The effect of disrupting the SMC actin cytoskeleton using cytochalasin D upon fibrillogenesis was investigated (FIG. 5). The assay proved to be extremely sensitive, with a significant reduction in fibrillogenesis (12.1±1.0% fibrillogenesis of no treatment control, p<0.001) already detectable at the smallest concentration of cytochalasin D used (1 M). The results support the notion that SMC-mediated collagen fibrillogenesis is actin dependent, and the assay is valuable for highlighting such cell-dependent effects upon collagen assembly.

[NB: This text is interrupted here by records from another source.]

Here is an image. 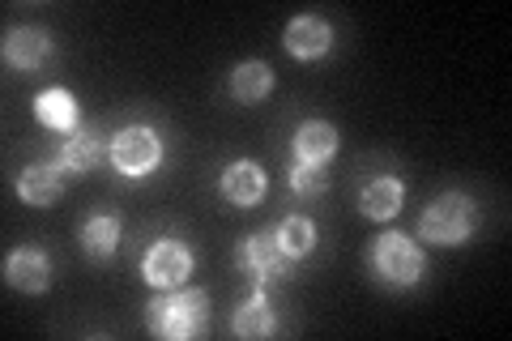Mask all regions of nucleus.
I'll return each mask as SVG.
<instances>
[{
	"mask_svg": "<svg viewBox=\"0 0 512 341\" xmlns=\"http://www.w3.org/2000/svg\"><path fill=\"white\" fill-rule=\"evenodd\" d=\"M205 324H210V295L197 286H175L146 303V329L163 341L201 337Z\"/></svg>",
	"mask_w": 512,
	"mask_h": 341,
	"instance_id": "1",
	"label": "nucleus"
},
{
	"mask_svg": "<svg viewBox=\"0 0 512 341\" xmlns=\"http://www.w3.org/2000/svg\"><path fill=\"white\" fill-rule=\"evenodd\" d=\"M478 231V201L466 192H444L440 201L427 205V214L419 218V235L427 243H440V248H453V243H466Z\"/></svg>",
	"mask_w": 512,
	"mask_h": 341,
	"instance_id": "2",
	"label": "nucleus"
},
{
	"mask_svg": "<svg viewBox=\"0 0 512 341\" xmlns=\"http://www.w3.org/2000/svg\"><path fill=\"white\" fill-rule=\"evenodd\" d=\"M367 261H372V269L380 273V282H389V286H414L423 278V252L397 231L376 235Z\"/></svg>",
	"mask_w": 512,
	"mask_h": 341,
	"instance_id": "3",
	"label": "nucleus"
},
{
	"mask_svg": "<svg viewBox=\"0 0 512 341\" xmlns=\"http://www.w3.org/2000/svg\"><path fill=\"white\" fill-rule=\"evenodd\" d=\"M111 162H116V171L128 175V180H141V175H150L163 162V137L146 124H128L111 141Z\"/></svg>",
	"mask_w": 512,
	"mask_h": 341,
	"instance_id": "4",
	"label": "nucleus"
},
{
	"mask_svg": "<svg viewBox=\"0 0 512 341\" xmlns=\"http://www.w3.org/2000/svg\"><path fill=\"white\" fill-rule=\"evenodd\" d=\"M235 261H239V269H244V273H252V282H256V286L278 282V278H286V269H291V256L278 248L274 231H256V235H248L244 243H239Z\"/></svg>",
	"mask_w": 512,
	"mask_h": 341,
	"instance_id": "5",
	"label": "nucleus"
},
{
	"mask_svg": "<svg viewBox=\"0 0 512 341\" xmlns=\"http://www.w3.org/2000/svg\"><path fill=\"white\" fill-rule=\"evenodd\" d=\"M188 273H192V252L175 239H158L154 248L141 256V278H146L150 286L175 290V286L188 282Z\"/></svg>",
	"mask_w": 512,
	"mask_h": 341,
	"instance_id": "6",
	"label": "nucleus"
},
{
	"mask_svg": "<svg viewBox=\"0 0 512 341\" xmlns=\"http://www.w3.org/2000/svg\"><path fill=\"white\" fill-rule=\"evenodd\" d=\"M5 282L26 290V295H43L52 286V261L43 248H18L5 256Z\"/></svg>",
	"mask_w": 512,
	"mask_h": 341,
	"instance_id": "7",
	"label": "nucleus"
},
{
	"mask_svg": "<svg viewBox=\"0 0 512 341\" xmlns=\"http://www.w3.org/2000/svg\"><path fill=\"white\" fill-rule=\"evenodd\" d=\"M265 171H261V162H252V158H239L231 162L227 171H222V180H218V192L227 197L235 209H248L265 197Z\"/></svg>",
	"mask_w": 512,
	"mask_h": 341,
	"instance_id": "8",
	"label": "nucleus"
},
{
	"mask_svg": "<svg viewBox=\"0 0 512 341\" xmlns=\"http://www.w3.org/2000/svg\"><path fill=\"white\" fill-rule=\"evenodd\" d=\"M103 158H107V145H103V137L94 133V128H73V133L64 137V145H60V167L69 175L99 171Z\"/></svg>",
	"mask_w": 512,
	"mask_h": 341,
	"instance_id": "9",
	"label": "nucleus"
},
{
	"mask_svg": "<svg viewBox=\"0 0 512 341\" xmlns=\"http://www.w3.org/2000/svg\"><path fill=\"white\" fill-rule=\"evenodd\" d=\"M333 47V26L325 18H316V13H303L286 26V52L299 56V60H316L325 56Z\"/></svg>",
	"mask_w": 512,
	"mask_h": 341,
	"instance_id": "10",
	"label": "nucleus"
},
{
	"mask_svg": "<svg viewBox=\"0 0 512 341\" xmlns=\"http://www.w3.org/2000/svg\"><path fill=\"white\" fill-rule=\"evenodd\" d=\"M47 56H52V39H47L43 30L18 26V30H9V35H5V64H9V69L35 73Z\"/></svg>",
	"mask_w": 512,
	"mask_h": 341,
	"instance_id": "11",
	"label": "nucleus"
},
{
	"mask_svg": "<svg viewBox=\"0 0 512 341\" xmlns=\"http://www.w3.org/2000/svg\"><path fill=\"white\" fill-rule=\"evenodd\" d=\"M64 171L60 162L52 167V162H35V167H26L22 175H18V197L26 201V205H52V201H60V192H64Z\"/></svg>",
	"mask_w": 512,
	"mask_h": 341,
	"instance_id": "12",
	"label": "nucleus"
},
{
	"mask_svg": "<svg viewBox=\"0 0 512 341\" xmlns=\"http://www.w3.org/2000/svg\"><path fill=\"white\" fill-rule=\"evenodd\" d=\"M402 201H406V188H402V180H393V175H380V180H372L363 188V197H359L363 214L372 222L397 218V214H402Z\"/></svg>",
	"mask_w": 512,
	"mask_h": 341,
	"instance_id": "13",
	"label": "nucleus"
},
{
	"mask_svg": "<svg viewBox=\"0 0 512 341\" xmlns=\"http://www.w3.org/2000/svg\"><path fill=\"white\" fill-rule=\"evenodd\" d=\"M278 329V320H274V307H269L265 299V290L256 286L252 295L235 307V320H231V333L235 337H269Z\"/></svg>",
	"mask_w": 512,
	"mask_h": 341,
	"instance_id": "14",
	"label": "nucleus"
},
{
	"mask_svg": "<svg viewBox=\"0 0 512 341\" xmlns=\"http://www.w3.org/2000/svg\"><path fill=\"white\" fill-rule=\"evenodd\" d=\"M269 90H274V69H269L265 60L235 64V73H231V99L235 103H261Z\"/></svg>",
	"mask_w": 512,
	"mask_h": 341,
	"instance_id": "15",
	"label": "nucleus"
},
{
	"mask_svg": "<svg viewBox=\"0 0 512 341\" xmlns=\"http://www.w3.org/2000/svg\"><path fill=\"white\" fill-rule=\"evenodd\" d=\"M295 154H299V162H329L333 154H338V128L325 124V120L299 124V133H295Z\"/></svg>",
	"mask_w": 512,
	"mask_h": 341,
	"instance_id": "16",
	"label": "nucleus"
},
{
	"mask_svg": "<svg viewBox=\"0 0 512 341\" xmlns=\"http://www.w3.org/2000/svg\"><path fill=\"white\" fill-rule=\"evenodd\" d=\"M120 248V218L111 214H99L82 226V252L94 256V261H111Z\"/></svg>",
	"mask_w": 512,
	"mask_h": 341,
	"instance_id": "17",
	"label": "nucleus"
},
{
	"mask_svg": "<svg viewBox=\"0 0 512 341\" xmlns=\"http://www.w3.org/2000/svg\"><path fill=\"white\" fill-rule=\"evenodd\" d=\"M35 116L47 128H56V133H73L77 128V103H73L69 90H43L35 99Z\"/></svg>",
	"mask_w": 512,
	"mask_h": 341,
	"instance_id": "18",
	"label": "nucleus"
},
{
	"mask_svg": "<svg viewBox=\"0 0 512 341\" xmlns=\"http://www.w3.org/2000/svg\"><path fill=\"white\" fill-rule=\"evenodd\" d=\"M274 239H278V248L295 261V256H308V252H312L316 226H312L308 218H282V222L274 226Z\"/></svg>",
	"mask_w": 512,
	"mask_h": 341,
	"instance_id": "19",
	"label": "nucleus"
},
{
	"mask_svg": "<svg viewBox=\"0 0 512 341\" xmlns=\"http://www.w3.org/2000/svg\"><path fill=\"white\" fill-rule=\"evenodd\" d=\"M291 188L299 192V197H320V192L329 188L325 162H295L291 167Z\"/></svg>",
	"mask_w": 512,
	"mask_h": 341,
	"instance_id": "20",
	"label": "nucleus"
}]
</instances>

Exemplary assays can be used to reveal the effect of SMC treatments upon collagen fibrillogenesis. Fibrillogenesis is quantified as fibril accumulation (green fluorescence) normalized by cell density (blue fluorescence). FIG. 5A illustrates that disruption of the actin cytoskeleton, using increasing amounts of cytochalasin D, impairs the ability of SMC to facilitate fibrillogenesis. FIG. 5B illustrates that retinoic acid, a cell-differentiating agent also impairs SMC-assisted collagen fibrillogenesis. Treatment with retinoic acid significantly decreased the ability of SMC to mediate collagen fibrillogenesis starting at 1 M of retinoic acid (59.5±9.4% fibrillogenesis of no treatment control, p<0.001). The effect continued to be augmented by increased concentrations of retinoic acid.

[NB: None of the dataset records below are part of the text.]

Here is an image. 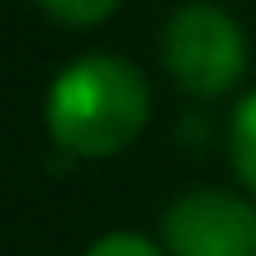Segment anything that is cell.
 Here are the masks:
<instances>
[{"label":"cell","mask_w":256,"mask_h":256,"mask_svg":"<svg viewBox=\"0 0 256 256\" xmlns=\"http://www.w3.org/2000/svg\"><path fill=\"white\" fill-rule=\"evenodd\" d=\"M162 62L194 100H218L247 72V34L214 0H185L162 28Z\"/></svg>","instance_id":"7a4b0ae2"},{"label":"cell","mask_w":256,"mask_h":256,"mask_svg":"<svg viewBox=\"0 0 256 256\" xmlns=\"http://www.w3.org/2000/svg\"><path fill=\"white\" fill-rule=\"evenodd\" d=\"M232 171L247 185V194H256V90L232 114Z\"/></svg>","instance_id":"277c9868"},{"label":"cell","mask_w":256,"mask_h":256,"mask_svg":"<svg viewBox=\"0 0 256 256\" xmlns=\"http://www.w3.org/2000/svg\"><path fill=\"white\" fill-rule=\"evenodd\" d=\"M166 256H256V204L228 190H185L162 218Z\"/></svg>","instance_id":"3957f363"},{"label":"cell","mask_w":256,"mask_h":256,"mask_svg":"<svg viewBox=\"0 0 256 256\" xmlns=\"http://www.w3.org/2000/svg\"><path fill=\"white\" fill-rule=\"evenodd\" d=\"M86 256H166L162 242L142 238V232H104L100 242H90Z\"/></svg>","instance_id":"8992f818"},{"label":"cell","mask_w":256,"mask_h":256,"mask_svg":"<svg viewBox=\"0 0 256 256\" xmlns=\"http://www.w3.org/2000/svg\"><path fill=\"white\" fill-rule=\"evenodd\" d=\"M43 14H52L57 24H72V28H90L100 19H110L119 10V0H38Z\"/></svg>","instance_id":"5b68a950"},{"label":"cell","mask_w":256,"mask_h":256,"mask_svg":"<svg viewBox=\"0 0 256 256\" xmlns=\"http://www.w3.org/2000/svg\"><path fill=\"white\" fill-rule=\"evenodd\" d=\"M147 114H152V86L124 57H81L66 72H57V81L48 86L43 119L48 133L62 152L100 162L114 156L142 133Z\"/></svg>","instance_id":"6da1fadb"}]
</instances>
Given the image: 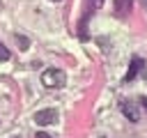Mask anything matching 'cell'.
<instances>
[{
    "mask_svg": "<svg viewBox=\"0 0 147 138\" xmlns=\"http://www.w3.org/2000/svg\"><path fill=\"white\" fill-rule=\"evenodd\" d=\"M41 83H44L46 87H62V85L67 83V76H64L62 69H46V71L41 74Z\"/></svg>",
    "mask_w": 147,
    "mask_h": 138,
    "instance_id": "obj_1",
    "label": "cell"
},
{
    "mask_svg": "<svg viewBox=\"0 0 147 138\" xmlns=\"http://www.w3.org/2000/svg\"><path fill=\"white\" fill-rule=\"evenodd\" d=\"M55 120H57V110H55V108H46V110L34 113V122H37V124H41V126L53 124Z\"/></svg>",
    "mask_w": 147,
    "mask_h": 138,
    "instance_id": "obj_2",
    "label": "cell"
},
{
    "mask_svg": "<svg viewBox=\"0 0 147 138\" xmlns=\"http://www.w3.org/2000/svg\"><path fill=\"white\" fill-rule=\"evenodd\" d=\"M142 64H145V60H142V57H133V60H131V64H129V71H126L124 80H126V83H129V80H133V78H136V76L140 74Z\"/></svg>",
    "mask_w": 147,
    "mask_h": 138,
    "instance_id": "obj_3",
    "label": "cell"
},
{
    "mask_svg": "<svg viewBox=\"0 0 147 138\" xmlns=\"http://www.w3.org/2000/svg\"><path fill=\"white\" fill-rule=\"evenodd\" d=\"M122 110H124V115H126L131 122H138V120H140V113H138V106H136V103L122 101Z\"/></svg>",
    "mask_w": 147,
    "mask_h": 138,
    "instance_id": "obj_4",
    "label": "cell"
},
{
    "mask_svg": "<svg viewBox=\"0 0 147 138\" xmlns=\"http://www.w3.org/2000/svg\"><path fill=\"white\" fill-rule=\"evenodd\" d=\"M131 0H115V14L117 16H126V12L131 9Z\"/></svg>",
    "mask_w": 147,
    "mask_h": 138,
    "instance_id": "obj_5",
    "label": "cell"
},
{
    "mask_svg": "<svg viewBox=\"0 0 147 138\" xmlns=\"http://www.w3.org/2000/svg\"><path fill=\"white\" fill-rule=\"evenodd\" d=\"M7 60H9V48L0 41V62H7Z\"/></svg>",
    "mask_w": 147,
    "mask_h": 138,
    "instance_id": "obj_6",
    "label": "cell"
},
{
    "mask_svg": "<svg viewBox=\"0 0 147 138\" xmlns=\"http://www.w3.org/2000/svg\"><path fill=\"white\" fill-rule=\"evenodd\" d=\"M16 41H18V44H21V46H18V48H21V51H25V48H28V44H30V41H28V39H25V37H21V34H16Z\"/></svg>",
    "mask_w": 147,
    "mask_h": 138,
    "instance_id": "obj_7",
    "label": "cell"
},
{
    "mask_svg": "<svg viewBox=\"0 0 147 138\" xmlns=\"http://www.w3.org/2000/svg\"><path fill=\"white\" fill-rule=\"evenodd\" d=\"M34 138H51V136H48V133H44V131H39V133L34 136Z\"/></svg>",
    "mask_w": 147,
    "mask_h": 138,
    "instance_id": "obj_8",
    "label": "cell"
},
{
    "mask_svg": "<svg viewBox=\"0 0 147 138\" xmlns=\"http://www.w3.org/2000/svg\"><path fill=\"white\" fill-rule=\"evenodd\" d=\"M140 103L145 106V110H147V97H140Z\"/></svg>",
    "mask_w": 147,
    "mask_h": 138,
    "instance_id": "obj_9",
    "label": "cell"
},
{
    "mask_svg": "<svg viewBox=\"0 0 147 138\" xmlns=\"http://www.w3.org/2000/svg\"><path fill=\"white\" fill-rule=\"evenodd\" d=\"M0 7H2V0H0Z\"/></svg>",
    "mask_w": 147,
    "mask_h": 138,
    "instance_id": "obj_10",
    "label": "cell"
},
{
    "mask_svg": "<svg viewBox=\"0 0 147 138\" xmlns=\"http://www.w3.org/2000/svg\"><path fill=\"white\" fill-rule=\"evenodd\" d=\"M145 5H147V0H145Z\"/></svg>",
    "mask_w": 147,
    "mask_h": 138,
    "instance_id": "obj_11",
    "label": "cell"
},
{
    "mask_svg": "<svg viewBox=\"0 0 147 138\" xmlns=\"http://www.w3.org/2000/svg\"><path fill=\"white\" fill-rule=\"evenodd\" d=\"M55 2H57V0H55Z\"/></svg>",
    "mask_w": 147,
    "mask_h": 138,
    "instance_id": "obj_12",
    "label": "cell"
}]
</instances>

FIG. 5C indicates that the assay is able to detect the contribution of increased production of endogenous collagen by SMC treated with ascorbic acid. De novo synthesized collagen likely is incorporated in the fibrils, thus resulting in a moderate, yet statistically significant, enhancement of collagen fibrils. (*p<0.05, **p<0.01).
To investigate whether or not stabilization of assembled collagen is necessary for the assay, the effects of homocysteine thiolactone were investigated. Homocystein thiolactone is an inhibitor of lysyl oxidase, an enzyme involved in the crosslinking of collagen. However, up to concentrations twice the IC50 value, no effects in SMC incubated with homocysteine thiolactone were detected, (data not shown). This result confirms that lysyl oxidase is not necessary for assembly of the exogenous collagen.